Transcribe the lines below verbatim, skipping the images.

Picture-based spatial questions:
*-*-*

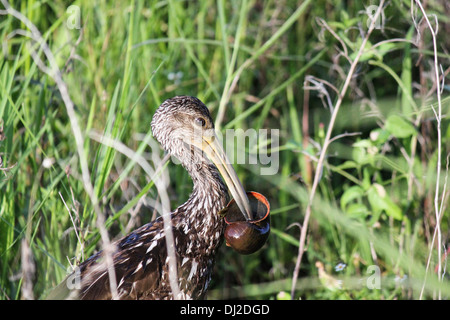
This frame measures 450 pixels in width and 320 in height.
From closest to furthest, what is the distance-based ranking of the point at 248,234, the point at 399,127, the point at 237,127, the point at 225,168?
the point at 248,234 < the point at 225,168 < the point at 399,127 < the point at 237,127

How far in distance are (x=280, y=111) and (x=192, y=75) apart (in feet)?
2.61

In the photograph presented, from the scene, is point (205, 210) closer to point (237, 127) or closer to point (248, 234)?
point (248, 234)

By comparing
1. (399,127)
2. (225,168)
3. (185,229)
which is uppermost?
(399,127)

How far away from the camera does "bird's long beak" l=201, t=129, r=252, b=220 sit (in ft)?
9.64

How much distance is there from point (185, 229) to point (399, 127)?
1318 millimetres

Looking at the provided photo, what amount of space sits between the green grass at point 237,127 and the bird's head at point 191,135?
0.17m

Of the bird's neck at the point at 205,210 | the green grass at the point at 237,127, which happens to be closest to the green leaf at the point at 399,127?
the green grass at the point at 237,127

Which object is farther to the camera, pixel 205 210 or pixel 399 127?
pixel 399 127

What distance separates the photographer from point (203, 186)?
3123mm

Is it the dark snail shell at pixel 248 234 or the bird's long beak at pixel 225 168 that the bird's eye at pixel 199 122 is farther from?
the dark snail shell at pixel 248 234

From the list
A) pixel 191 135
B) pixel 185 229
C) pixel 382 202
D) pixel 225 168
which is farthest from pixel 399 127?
pixel 185 229

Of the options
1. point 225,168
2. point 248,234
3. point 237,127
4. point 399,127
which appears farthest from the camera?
point 237,127

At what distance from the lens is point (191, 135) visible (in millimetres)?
3080
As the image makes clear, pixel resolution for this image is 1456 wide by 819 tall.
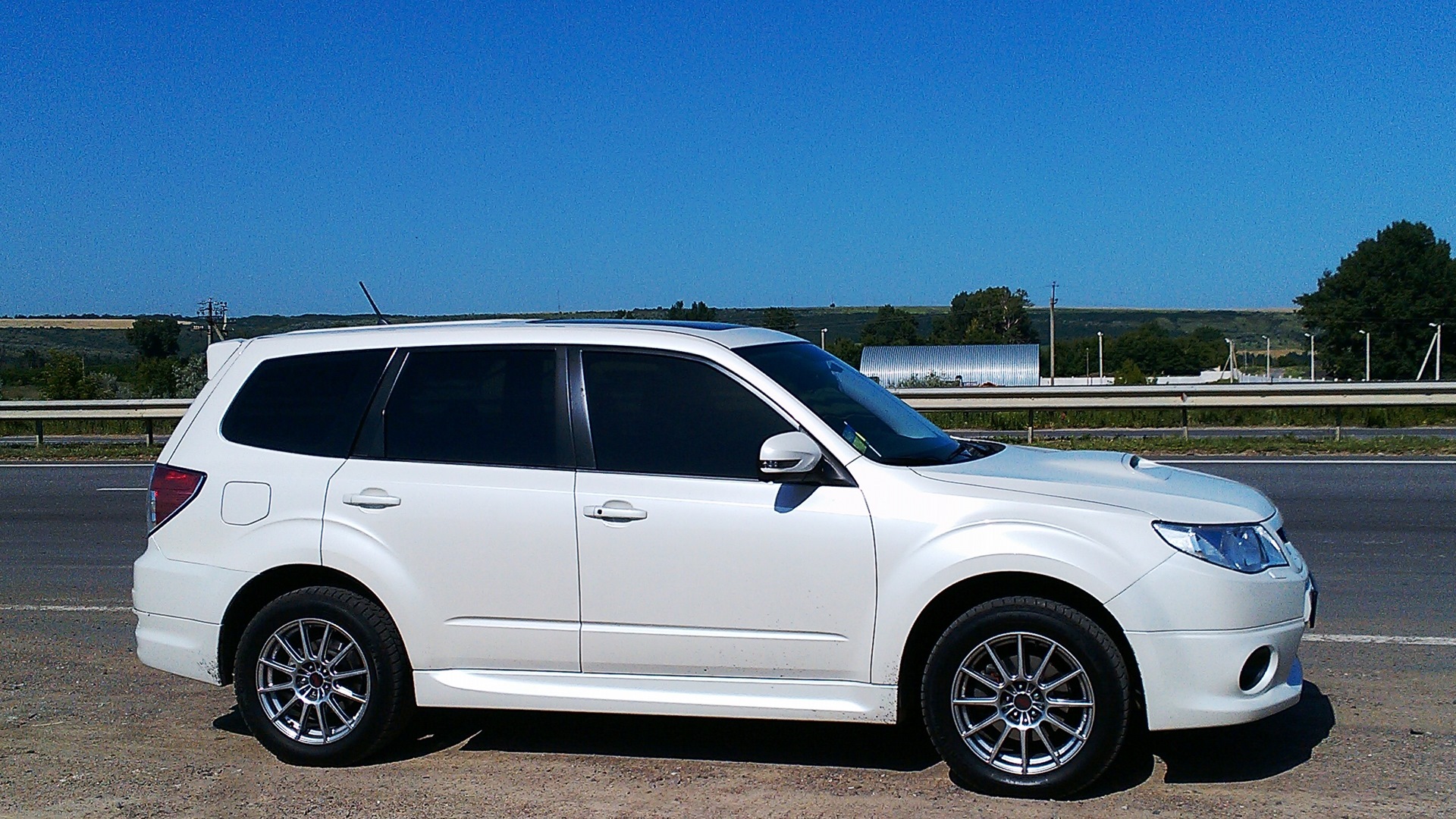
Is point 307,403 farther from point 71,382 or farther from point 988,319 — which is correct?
point 988,319

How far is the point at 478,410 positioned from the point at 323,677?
1268 millimetres

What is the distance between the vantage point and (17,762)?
5.32 m

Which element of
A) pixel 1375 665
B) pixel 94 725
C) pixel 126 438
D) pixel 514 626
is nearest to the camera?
pixel 514 626

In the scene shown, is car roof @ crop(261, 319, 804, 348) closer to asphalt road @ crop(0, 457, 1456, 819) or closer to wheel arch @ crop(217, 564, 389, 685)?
wheel arch @ crop(217, 564, 389, 685)

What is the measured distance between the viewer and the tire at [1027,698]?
4.52 metres

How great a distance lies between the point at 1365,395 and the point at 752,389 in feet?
58.7

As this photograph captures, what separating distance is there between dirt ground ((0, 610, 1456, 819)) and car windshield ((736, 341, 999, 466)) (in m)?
1.27

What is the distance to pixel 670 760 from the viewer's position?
5230mm

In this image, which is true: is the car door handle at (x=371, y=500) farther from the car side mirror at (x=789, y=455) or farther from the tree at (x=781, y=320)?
the tree at (x=781, y=320)

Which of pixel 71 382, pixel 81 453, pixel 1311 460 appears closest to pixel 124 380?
pixel 71 382

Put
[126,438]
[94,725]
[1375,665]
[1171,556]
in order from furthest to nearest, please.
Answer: [126,438] < [1375,665] < [94,725] < [1171,556]

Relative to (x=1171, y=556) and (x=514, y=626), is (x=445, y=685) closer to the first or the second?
(x=514, y=626)

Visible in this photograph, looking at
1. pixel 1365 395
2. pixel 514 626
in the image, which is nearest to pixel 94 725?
pixel 514 626

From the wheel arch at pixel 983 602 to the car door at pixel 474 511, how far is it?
1294 mm
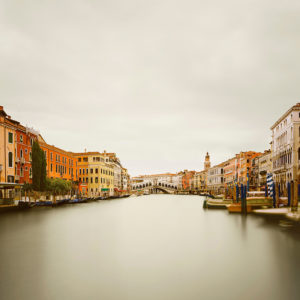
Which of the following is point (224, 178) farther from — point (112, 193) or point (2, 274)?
point (2, 274)

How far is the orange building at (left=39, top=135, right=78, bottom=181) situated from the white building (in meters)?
31.7

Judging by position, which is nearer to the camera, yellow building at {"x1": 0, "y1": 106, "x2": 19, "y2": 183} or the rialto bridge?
yellow building at {"x1": 0, "y1": 106, "x2": 19, "y2": 183}

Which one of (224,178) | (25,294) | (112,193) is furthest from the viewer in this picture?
(224,178)

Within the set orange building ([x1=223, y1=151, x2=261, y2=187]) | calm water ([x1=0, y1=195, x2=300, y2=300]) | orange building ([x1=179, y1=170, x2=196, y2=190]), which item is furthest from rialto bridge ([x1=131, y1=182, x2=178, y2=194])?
calm water ([x1=0, y1=195, x2=300, y2=300])

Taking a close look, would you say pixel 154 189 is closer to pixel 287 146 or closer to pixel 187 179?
pixel 187 179

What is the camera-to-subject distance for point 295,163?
41000mm

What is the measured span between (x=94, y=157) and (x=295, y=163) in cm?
3935

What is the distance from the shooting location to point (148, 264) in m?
12.0

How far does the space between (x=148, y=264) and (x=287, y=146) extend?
36.9m

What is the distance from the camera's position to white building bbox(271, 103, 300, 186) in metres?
41.1

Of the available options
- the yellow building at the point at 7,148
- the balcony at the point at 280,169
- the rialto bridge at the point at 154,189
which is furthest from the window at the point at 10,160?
the rialto bridge at the point at 154,189

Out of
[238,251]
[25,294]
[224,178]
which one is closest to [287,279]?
[238,251]

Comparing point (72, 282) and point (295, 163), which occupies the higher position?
point (295, 163)

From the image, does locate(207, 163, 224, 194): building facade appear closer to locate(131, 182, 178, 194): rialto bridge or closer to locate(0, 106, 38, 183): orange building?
locate(131, 182, 178, 194): rialto bridge
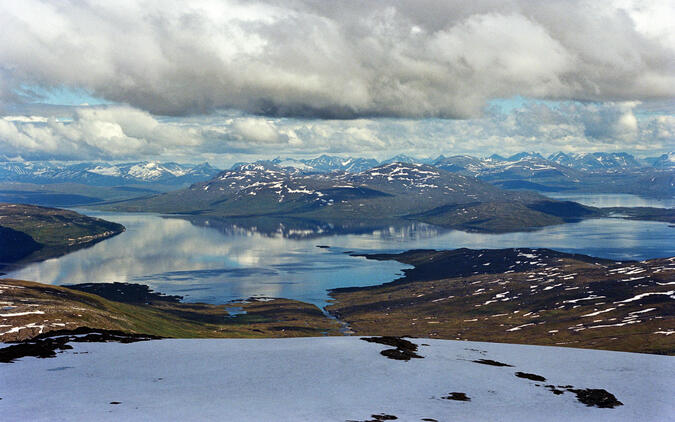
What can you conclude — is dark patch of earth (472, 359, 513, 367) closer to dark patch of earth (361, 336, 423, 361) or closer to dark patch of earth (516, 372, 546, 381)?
dark patch of earth (516, 372, 546, 381)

*-*-*

The output ->
This frame measures 450 pixels in width and 320 in height.
From closest to furthest, what is the distance-based ranking of the point at 248,234, the point at 399,127, the point at 237,127, the point at 225,168?
the point at 248,234 < the point at 225,168 < the point at 399,127 < the point at 237,127

How far in distance are (x=280, y=111) and (x=192, y=75) apart (in feet)?
2.61

In the photograph presented, from the scene, is point (205, 210) closer to point (237, 127) or closer to point (248, 234)?
point (248, 234)

By comparing
1. (399,127)
2. (225,168)
3. (185,229)
which is uppermost?
(399,127)

How far away from the camera does "bird's long beak" l=201, t=129, r=252, b=220 sit (in ft)?
9.64

How much distance is there from point (185, 229) to point (399, 127)?
1318 millimetres

Looking at the provided photo, what amount of space sits between the green grass at point 237,127 and the bird's head at point 191,135?
0.17m

Of the bird's neck at the point at 205,210 | the green grass at the point at 237,127, which happens to be closest to the green leaf at the point at 399,127?
the green grass at the point at 237,127

Which object is farther to the camera, pixel 205 210 or pixel 399 127?
pixel 399 127

What distance separates the photographer from point (203, 186)?
3123mm

Is it the dark snail shell at pixel 248 234 or the bird's long beak at pixel 225 168 that the bird's eye at pixel 199 122 is farther from?
the dark snail shell at pixel 248 234

From the list
A) pixel 191 135
B) pixel 185 229
C) pixel 382 202
D) pixel 225 168
which is farthest from pixel 399 127?
pixel 185 229

Of the options
1. point 225,168
2. point 248,234
3. point 237,127
4. point 399,127
which appears farthest from the camera?
point 237,127

At what distance from the lens is point (191, 135) visible (in millimetres)?
3080
As the image makes clear, pixel resolution for this image is 1456 wide by 819 tall.
Is point 307,403 farther from point 71,382 or farther from point 988,319 — which is correct?
point 988,319

How far is the point at 478,410 positioned from the point at 323,677?
1268 millimetres

What is the distance between the vantage point and (17,762)?
5.32 m

Which element of
A) pixel 1375 665
B) pixel 94 725
C) pixel 126 438
D) pixel 514 626
is nearest to the camera?
pixel 514 626

In the scene shown, is car roof @ crop(261, 319, 804, 348) closer to asphalt road @ crop(0, 457, 1456, 819) or closer to wheel arch @ crop(217, 564, 389, 685)?
wheel arch @ crop(217, 564, 389, 685)

What is the measured distance between the viewer and the tire at [1027,698]?
4.52 metres

How great a distance lies between the point at 1365,395 and the point at 752,389 in feet?
58.7

As this photograph captures, what separating distance is there between dirt ground ((0, 610, 1456, 819)) and car windshield ((736, 341, 999, 466)) (in m)?
1.27

What is the distance to pixel 670 760 from the viewer's position?
5230mm

In this image, which is true: is the car door handle at (x=371, y=500) farther from the car side mirror at (x=789, y=455) or farther from the tree at (x=781, y=320)?
the tree at (x=781, y=320)

Which of pixel 71 382, pixel 81 453, pixel 1311 460 appears closest to pixel 124 380?
pixel 71 382

Put
[126,438]
[94,725]
[1375,665]
[1171,556]
in order from furthest to nearest, please.
Answer: [126,438] < [1375,665] < [94,725] < [1171,556]

Relative to (x=1171, y=556) and (x=514, y=626), is (x=445, y=685) closer to the first or the second?
(x=514, y=626)

Visible in this photograph, looking at
1. pixel 1365 395
2. pixel 514 626
in the image, which is nearest to pixel 94 725?
pixel 514 626

From the wheel arch at pixel 983 602 to the car door at pixel 474 511, how far is it?
1294 mm
Which of the following is point (224, 178) farther from — point (112, 193) or point (2, 274)?
point (2, 274)

How far is the orange building at (left=39, top=135, right=78, bottom=181) situated from the white building (in meters)?
31.7

Judging by position, which is nearer to the camera, yellow building at {"x1": 0, "y1": 106, "x2": 19, "y2": 183} or the rialto bridge?
yellow building at {"x1": 0, "y1": 106, "x2": 19, "y2": 183}

Which one of (224,178) | (25,294) | (112,193) is furthest from the viewer in this picture?
(224,178)

Within the set orange building ([x1=223, y1=151, x2=261, y2=187]) | calm water ([x1=0, y1=195, x2=300, y2=300]) | orange building ([x1=179, y1=170, x2=196, y2=190]), which item is furthest from rialto bridge ([x1=131, y1=182, x2=178, y2=194])?
calm water ([x1=0, y1=195, x2=300, y2=300])

Taking a close look, would you say pixel 154 189 is closer to pixel 287 146 or closer to pixel 187 179?
pixel 187 179

What is the camera-to-subject distance for point 295,163?
41000mm

What is the measured span between (x=94, y=157) and (x=295, y=163) in cm?
3935

What is the distance from the shooting location to point (148, 264) in m?
12.0

How far does the space between (x=148, y=264) and (x=287, y=146) extend?
36.9m

What is the distance from the camera's position to white building bbox(271, 103, 300, 186) in metres?
41.1

Of the available options
- the yellow building at the point at 7,148
- the balcony at the point at 280,169
- the rialto bridge at the point at 154,189
which is furthest from the window at the point at 10,160?
the rialto bridge at the point at 154,189

Out of
[238,251]
[25,294]
[224,178]
which one is closest to [287,279]?
[238,251]

Comparing point (72, 282) and point (295, 163), which occupies the higher position?
point (295, 163)

From the image, does locate(207, 163, 224, 194): building facade appear closer to locate(131, 182, 178, 194): rialto bridge or closer to locate(0, 106, 38, 183): orange building?
locate(131, 182, 178, 194): rialto bridge
What can you conclude — is dark patch of earth (472, 359, 513, 367) closer to dark patch of earth (361, 336, 423, 361) or closer to dark patch of earth (516, 372, 546, 381)?
dark patch of earth (516, 372, 546, 381)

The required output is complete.